:: SOURCE PASSAGE ::

As time passed, things improved slightly. I set up picture schedules and routines for my autistic boys, each of whom got a part-time aide, and gained a nurse assistant for the boy in the wheelchair. This gave me some breathing room to try to address the needs of the rest of my students: 16 fourth- and fifth-graders exhibiting a variety of disabilities. It took weeks just to hammer out a schedule, let alone come up with meaningful lesson plans, but somehow I figured out how to be in 10 places at once so that I could cover breaks, change a diaper, break up fights, attend constant meetings, get kids on and off the bus, and occasionally teach my students.

Once a child qualifies for special education, he is given an Individualized Education Plan (IEP) tailored to bring him up to speed in a given area—math, spelling, behavior, whatever. This legally binding document is very specific about the goals the student is expected to reach, as well as the amount of time spent with the sped teacher each week. Yet despite these unique and wide-ranging needs, I was expected to teach a given group of kids all at once, for just an hour or two a day, and provide them with exactly what they needed so that they might "access the general education curriculum."

My fourth grade group looked like this: One was bright but had debilitating ADHD that kept him from focusing or completing any work. Two read perfectly but were utterly unable to write, while three others couldn't do either. Another had a behavior disorder that caused her to randomly plop down on the floor and roll around screaming and yanking out her hair. Repeat with the fifth grade, and don’t forget about those Level 4 kids lest they start throwing computers across the room or sit for too long in their own feces. On paper, I had made it work—I emailed my supervisor a schedule that proved I was seeing each of my students for the required number of hours—but in reality, none of my students were getting anywhere near the amount of help they needed.

Some of them could—with my assistance—follow the same curriculum as their "regular" classroom peers, but others had academic skills so low that it was simply impossible for them to do so. This required me to come up with completely separate activities and lessons I was supposed to teach them while simultaneously helping the former group complete their own work and prepare for the tests awaiting them when they returned to their classrooms. Altogether I was responsible for 18 students in three different grades and seven separate classrooms, and was expected to "collaborate" closely with each teacher to ensure that none of my students fell through the cracks.

Which meant that all of them fell through the cracks, as it was too much for anyone to take on, particularly a first year teacher. One of the dirty secrets of special education is that the most challenging kids, the ones who need the most support, often end up with the teachers least qualified to provide it. The turnover rate for special educators is high: By their fifth year of teaching, half quit the profession entirely, and another 30 percent transfer out of special ed to become regular education teachers or administrators. This means that just one out of five of teachers who graduate from college with a special education license will stick with the job long enough to become true masters of the profession.

By the end of that first year, I had learned much and was told I had done a bangup job, but I'll never shake the feeling that I utterly failed my inaugural group of students. Already lagging far behind their peers academically, and in need of intensive interventions and the guidance of a veteran teacher, they instead became part of a bumbling rookie's learning curve and lost out on a whole year of instruction.

:: DATA EXCERPTS ::
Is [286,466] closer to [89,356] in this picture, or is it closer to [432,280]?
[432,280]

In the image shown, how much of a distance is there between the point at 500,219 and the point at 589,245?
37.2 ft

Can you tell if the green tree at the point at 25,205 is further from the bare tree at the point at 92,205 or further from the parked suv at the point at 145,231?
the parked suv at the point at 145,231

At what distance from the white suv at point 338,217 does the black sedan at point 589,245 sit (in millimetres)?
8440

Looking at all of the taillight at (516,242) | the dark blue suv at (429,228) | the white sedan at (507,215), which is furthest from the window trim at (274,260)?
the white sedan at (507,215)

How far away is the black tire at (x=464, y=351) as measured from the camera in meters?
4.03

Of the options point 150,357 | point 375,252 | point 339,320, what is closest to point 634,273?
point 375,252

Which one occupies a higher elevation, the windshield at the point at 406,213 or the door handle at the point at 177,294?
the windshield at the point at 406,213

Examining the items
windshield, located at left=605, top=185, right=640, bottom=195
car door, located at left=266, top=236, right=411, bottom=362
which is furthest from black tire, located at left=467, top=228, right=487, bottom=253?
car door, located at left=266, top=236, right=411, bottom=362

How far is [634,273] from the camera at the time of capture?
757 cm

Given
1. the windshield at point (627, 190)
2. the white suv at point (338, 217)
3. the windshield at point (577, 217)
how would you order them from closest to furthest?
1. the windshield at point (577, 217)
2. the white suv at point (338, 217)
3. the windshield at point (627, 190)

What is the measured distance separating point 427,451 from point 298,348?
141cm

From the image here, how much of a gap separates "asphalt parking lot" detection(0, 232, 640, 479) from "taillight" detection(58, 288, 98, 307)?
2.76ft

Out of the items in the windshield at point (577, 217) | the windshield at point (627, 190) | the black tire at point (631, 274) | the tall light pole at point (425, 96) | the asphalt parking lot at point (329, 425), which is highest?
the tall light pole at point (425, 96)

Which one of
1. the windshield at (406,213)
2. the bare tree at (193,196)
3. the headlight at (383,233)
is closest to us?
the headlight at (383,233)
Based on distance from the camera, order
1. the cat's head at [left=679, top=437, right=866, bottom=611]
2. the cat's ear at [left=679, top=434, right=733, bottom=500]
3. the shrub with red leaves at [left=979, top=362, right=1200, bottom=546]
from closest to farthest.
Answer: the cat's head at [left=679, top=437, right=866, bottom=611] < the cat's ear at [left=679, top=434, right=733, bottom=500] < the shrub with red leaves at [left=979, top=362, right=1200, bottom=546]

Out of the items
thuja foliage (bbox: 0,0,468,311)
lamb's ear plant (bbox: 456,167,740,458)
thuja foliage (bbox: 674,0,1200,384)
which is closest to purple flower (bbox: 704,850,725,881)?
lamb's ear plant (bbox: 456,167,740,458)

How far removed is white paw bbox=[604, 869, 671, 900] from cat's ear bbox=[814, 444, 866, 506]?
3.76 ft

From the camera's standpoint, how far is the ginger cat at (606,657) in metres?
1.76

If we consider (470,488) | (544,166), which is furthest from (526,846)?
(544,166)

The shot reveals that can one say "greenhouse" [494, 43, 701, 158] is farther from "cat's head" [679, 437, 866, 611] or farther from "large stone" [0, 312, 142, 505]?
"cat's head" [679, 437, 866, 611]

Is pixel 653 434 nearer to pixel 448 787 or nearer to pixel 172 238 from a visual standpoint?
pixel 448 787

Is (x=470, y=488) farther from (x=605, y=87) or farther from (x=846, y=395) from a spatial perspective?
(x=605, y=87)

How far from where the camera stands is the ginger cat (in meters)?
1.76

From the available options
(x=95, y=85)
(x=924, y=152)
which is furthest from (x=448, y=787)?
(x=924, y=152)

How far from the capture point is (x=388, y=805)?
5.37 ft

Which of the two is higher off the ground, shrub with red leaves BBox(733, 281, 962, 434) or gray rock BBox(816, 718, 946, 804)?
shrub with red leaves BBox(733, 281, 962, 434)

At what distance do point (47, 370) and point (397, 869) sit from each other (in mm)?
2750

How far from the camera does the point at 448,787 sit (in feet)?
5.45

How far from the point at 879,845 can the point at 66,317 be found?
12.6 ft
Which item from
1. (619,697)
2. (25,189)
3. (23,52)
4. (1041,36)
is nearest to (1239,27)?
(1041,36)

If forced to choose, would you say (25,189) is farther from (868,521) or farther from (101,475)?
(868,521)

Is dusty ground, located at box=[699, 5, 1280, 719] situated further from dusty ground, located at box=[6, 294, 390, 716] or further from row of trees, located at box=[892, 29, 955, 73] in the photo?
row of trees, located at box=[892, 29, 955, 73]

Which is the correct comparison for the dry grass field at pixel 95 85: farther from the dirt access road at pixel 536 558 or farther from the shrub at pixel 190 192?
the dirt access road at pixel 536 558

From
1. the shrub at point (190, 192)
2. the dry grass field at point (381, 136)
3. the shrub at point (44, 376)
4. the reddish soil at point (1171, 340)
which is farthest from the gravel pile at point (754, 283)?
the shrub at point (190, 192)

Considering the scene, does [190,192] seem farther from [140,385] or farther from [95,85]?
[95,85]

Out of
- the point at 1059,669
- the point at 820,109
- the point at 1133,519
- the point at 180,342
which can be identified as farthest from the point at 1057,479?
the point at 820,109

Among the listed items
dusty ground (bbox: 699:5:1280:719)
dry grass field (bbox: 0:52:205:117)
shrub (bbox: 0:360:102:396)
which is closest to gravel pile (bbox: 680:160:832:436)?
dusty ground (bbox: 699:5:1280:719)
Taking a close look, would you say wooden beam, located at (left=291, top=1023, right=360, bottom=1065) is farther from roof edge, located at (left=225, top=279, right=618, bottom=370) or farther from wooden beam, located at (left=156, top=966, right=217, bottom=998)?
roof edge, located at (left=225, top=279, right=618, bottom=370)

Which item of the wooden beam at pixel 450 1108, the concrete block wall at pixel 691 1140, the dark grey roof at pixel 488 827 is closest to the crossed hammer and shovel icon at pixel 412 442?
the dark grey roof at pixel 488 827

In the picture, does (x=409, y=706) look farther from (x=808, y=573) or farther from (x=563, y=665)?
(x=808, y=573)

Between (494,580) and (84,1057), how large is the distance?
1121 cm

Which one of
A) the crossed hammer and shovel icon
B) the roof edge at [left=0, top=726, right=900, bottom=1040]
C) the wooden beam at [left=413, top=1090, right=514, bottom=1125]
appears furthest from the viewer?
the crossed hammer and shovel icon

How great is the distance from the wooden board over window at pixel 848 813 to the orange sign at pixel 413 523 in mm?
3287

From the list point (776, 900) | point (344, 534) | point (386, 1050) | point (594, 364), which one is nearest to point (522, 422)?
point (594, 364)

:: SET TASK A ::
From the passage about teaching special education, transcribe the section starting at "Some of them" and ending at "through the cracks.".
:: SET TASK B ::
In the passage about teaching special education, what share of special educators leave the profession entirely by their fifth year of teaching?

:: EXERCISE ANSWER A ::
Some of them could—with my assistance—follow the same curriculum as their "regular" classroom peers, but others had academic skills so low that it was simply impossible for them to do so. This required me to come up with completely separate activities and lessons I was supposed to teach them while simultaneously helping the former group complete their own work and prepare for the tests awaiting them when they returned to their classrooms. Altogether I was responsible for 18 students in three different grades and seven separate classrooms, and was expected to "collaborate" closely with each teacher to ensure that none of my students fell through the cracks.

:: EXERCISE ANSWER B ::
Half of them quit the profession entirely by their fifth year.